Reputation: 619
E.g., if I've got
MAX_ALLOWED_DIFF = 3
nums=[1, 2, 4, 10, 13, 2, 5, 5, 5]
the output should be
groups = [[1, 2, 4], [10, 13], [2, 5, 5, 5]]
The context: I had a pandas.Series object nums
and I used
nums = nums.diff().gt(DETECTION_MAX_DIFF_NS).cumsum()).apply(list).tolist()
to subsample in the same fashion but I noticed that there're a lot of duplicates in my Series nums
and after I use .unique()
method I don't have Series
object anymore, I've got numpy.ndarray
(1D) instead.
I believe I may use sth like pandas.Series(nums.unique)

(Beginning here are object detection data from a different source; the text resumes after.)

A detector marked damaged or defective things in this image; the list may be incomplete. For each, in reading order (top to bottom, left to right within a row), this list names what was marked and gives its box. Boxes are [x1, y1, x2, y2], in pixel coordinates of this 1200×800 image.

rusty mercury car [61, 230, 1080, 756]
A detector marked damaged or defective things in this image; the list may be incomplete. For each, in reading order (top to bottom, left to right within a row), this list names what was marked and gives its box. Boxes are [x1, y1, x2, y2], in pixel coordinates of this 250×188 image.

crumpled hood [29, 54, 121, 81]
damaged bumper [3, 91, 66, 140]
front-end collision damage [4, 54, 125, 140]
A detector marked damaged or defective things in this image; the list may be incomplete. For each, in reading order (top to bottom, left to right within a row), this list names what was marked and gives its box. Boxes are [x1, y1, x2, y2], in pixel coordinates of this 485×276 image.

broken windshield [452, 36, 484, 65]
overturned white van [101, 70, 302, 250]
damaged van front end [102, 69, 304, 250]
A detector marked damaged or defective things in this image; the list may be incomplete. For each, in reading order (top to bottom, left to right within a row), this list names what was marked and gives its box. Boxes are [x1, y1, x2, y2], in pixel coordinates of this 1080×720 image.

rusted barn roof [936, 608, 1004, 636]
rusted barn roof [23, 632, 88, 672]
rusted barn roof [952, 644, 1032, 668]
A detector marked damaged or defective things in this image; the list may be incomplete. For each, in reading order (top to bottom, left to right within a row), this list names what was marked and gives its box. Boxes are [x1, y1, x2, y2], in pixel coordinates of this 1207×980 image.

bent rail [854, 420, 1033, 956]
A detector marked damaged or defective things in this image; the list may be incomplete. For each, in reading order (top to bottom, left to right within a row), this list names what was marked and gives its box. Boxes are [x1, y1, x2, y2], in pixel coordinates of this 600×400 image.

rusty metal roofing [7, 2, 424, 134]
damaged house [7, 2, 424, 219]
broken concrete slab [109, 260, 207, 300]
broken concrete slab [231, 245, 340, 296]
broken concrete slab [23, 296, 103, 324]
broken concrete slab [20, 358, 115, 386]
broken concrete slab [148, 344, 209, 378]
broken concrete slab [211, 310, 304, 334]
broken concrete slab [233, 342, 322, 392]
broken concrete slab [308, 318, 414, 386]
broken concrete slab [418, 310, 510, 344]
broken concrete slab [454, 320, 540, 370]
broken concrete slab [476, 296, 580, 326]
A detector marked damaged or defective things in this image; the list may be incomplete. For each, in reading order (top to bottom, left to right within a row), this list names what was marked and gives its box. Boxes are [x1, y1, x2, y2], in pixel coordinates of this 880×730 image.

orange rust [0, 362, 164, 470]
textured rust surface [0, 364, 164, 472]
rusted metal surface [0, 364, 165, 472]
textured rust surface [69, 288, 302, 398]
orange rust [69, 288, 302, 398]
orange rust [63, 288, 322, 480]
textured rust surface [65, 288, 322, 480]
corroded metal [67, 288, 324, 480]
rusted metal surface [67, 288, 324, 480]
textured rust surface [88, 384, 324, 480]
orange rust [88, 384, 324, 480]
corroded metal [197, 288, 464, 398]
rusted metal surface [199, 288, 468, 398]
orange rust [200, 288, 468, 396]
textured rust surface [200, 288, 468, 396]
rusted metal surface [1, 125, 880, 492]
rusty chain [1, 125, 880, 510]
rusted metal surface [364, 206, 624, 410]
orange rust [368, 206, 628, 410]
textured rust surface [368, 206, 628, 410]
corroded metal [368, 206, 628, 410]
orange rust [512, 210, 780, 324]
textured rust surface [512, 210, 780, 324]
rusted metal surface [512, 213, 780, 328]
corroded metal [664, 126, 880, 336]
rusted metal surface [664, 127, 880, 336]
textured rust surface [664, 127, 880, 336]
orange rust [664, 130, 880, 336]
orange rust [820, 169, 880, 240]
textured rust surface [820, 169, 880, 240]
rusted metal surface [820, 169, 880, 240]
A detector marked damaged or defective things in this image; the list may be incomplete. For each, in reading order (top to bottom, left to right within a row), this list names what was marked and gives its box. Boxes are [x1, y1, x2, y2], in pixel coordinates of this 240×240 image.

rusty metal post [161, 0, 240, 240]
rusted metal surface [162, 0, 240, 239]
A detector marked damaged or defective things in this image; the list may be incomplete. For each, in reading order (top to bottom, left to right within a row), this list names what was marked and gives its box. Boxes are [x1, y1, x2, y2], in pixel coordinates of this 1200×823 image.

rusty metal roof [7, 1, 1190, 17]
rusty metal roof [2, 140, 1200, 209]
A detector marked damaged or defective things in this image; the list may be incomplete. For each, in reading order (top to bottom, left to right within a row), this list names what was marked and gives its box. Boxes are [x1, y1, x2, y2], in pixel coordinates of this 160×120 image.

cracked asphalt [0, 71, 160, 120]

but I don't like this hack.
Upvotes: 2
Views: 102
Reputation: 323306
So we using drop_duplicates
, keep nums
stay in pd.Series
nums=nums.drop_duplicates()
nums.groupby(nums.diff().abs().gt(MAX_ALLOWED_DIFF).cumsum()).apply(list).tolist()
Out[447]: [[1, 2, 4], [10, 13], [5]]
Upvotes: 3
Reputation: 88246
Given that you've tagged with numpy
too, here's one way to do it:
thr = 3
ix = np.flatnonzero(np.concatenate([[False], np.abs(np.diff(nums))>thr]))
np.split(nums, ix)
Output
[array([1, 2, 4]), array([10, 13]), array([2, 5, 5, 5])]
Upvotes: 2
Reputation: 221594
Here's one approach -
>>> import numpy as np
>>> idx = np.r_[0,np.flatnonzero(np.abs(np.diff(nums))>MAX_ALLOWED_DIFF)+1,len(nums)]
>>> [nums[i:j] for (i,j) in zip(idx[:-1],idx[1:])]
[[1, 2, 4], [10, 13], [2, 5, 5, 5]]
Upvotes: 3